FINANCER L’ENSEIGNEMENT SUPÉRIEUR ?

“ Le maintien d’un contrôle public sur l’enseignement supérieur n’est […] en rien la garantie immunitaire contre une dérive “marchande“ ou strictement utilitariste. Sans doute parce que tous les acteurs de la société partagent peu ou prou aujourd’hui cette vision : les parents d’élèves comme les étudiants cherchent la formation qui maximisera leurs chances sur le marché du travail ; les entreprises privées […] exigent un personnel directement opérationnel et se plaignent des insuffisances du système d’enseignement supérieur ; les hommes politiques […] considèrent la maximisation de la performance économique comme le seul objectif [1]. ”

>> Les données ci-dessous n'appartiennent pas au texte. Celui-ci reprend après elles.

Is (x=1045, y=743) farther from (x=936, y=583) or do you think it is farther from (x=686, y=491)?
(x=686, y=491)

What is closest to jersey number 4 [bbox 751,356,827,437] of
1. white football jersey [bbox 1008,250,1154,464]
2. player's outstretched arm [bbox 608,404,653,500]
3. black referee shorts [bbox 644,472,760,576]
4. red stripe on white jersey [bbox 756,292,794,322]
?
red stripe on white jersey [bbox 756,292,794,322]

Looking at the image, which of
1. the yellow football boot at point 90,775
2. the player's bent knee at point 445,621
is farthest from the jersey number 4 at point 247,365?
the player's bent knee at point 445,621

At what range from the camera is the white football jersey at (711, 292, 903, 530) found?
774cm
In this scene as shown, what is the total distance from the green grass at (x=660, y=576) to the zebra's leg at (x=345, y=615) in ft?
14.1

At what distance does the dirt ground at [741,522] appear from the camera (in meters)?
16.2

C’est en ces termes que Jean-Luc de Meulemeester renvoie dos-à-dos les positions respectives de l’Etat et des entreprises privées en matière d’enseignement supérieur. Parallèlement, de nombreux mouvements qui s’affirment à la gauche de la gauche, de nombreux syndicats actifs dans le domaine de l’enseignement, posent comme centrale la revendication d’un retour de l’Etat sur le terrain qu’il a laissé au capital. Cette revendication ne revient-elle pas à oublier les liens qui unissent l’Etat au grand capital ? Plus largement, si l’enseignement ne doit pas être soumis au marché, le contrôle de l’Etat est-il l’unique alternative ou une alternative transitoire ? faut-il lutter pour un autre rapport entre l’Etat et les institutions d’enseignement – c’est-à-dire s’engager, à un titre ou à un autre dans le processus parlementaire – ou changer l’Etat lui-même ? Enfin, l’enseignement doit-il forcément être financé ?

Partant de ces questions, il s’agirait de réfléchir aux moyens de faire échapper l’enseignement à l’évaluation monétaire (prix des enseignements, salaires, “ investissement ” de la part des étudiants, etc.) Une telle perspective pourrait sans doute mener à des réflexions utopiques propres à donner l’impression – mais l’impression seulement – de la radicalité. Pour éviter ce travers, nous proposons, dans le cadre exposé ci-dessus, d’examiner des problématiques concrètes : Que signifie la notion de contrôle public sur les institutions d’enseignement supérieur et sur l’organisation de celles-ci ? Quelles alternatives à l’adage “ qui paie contrôle ” ?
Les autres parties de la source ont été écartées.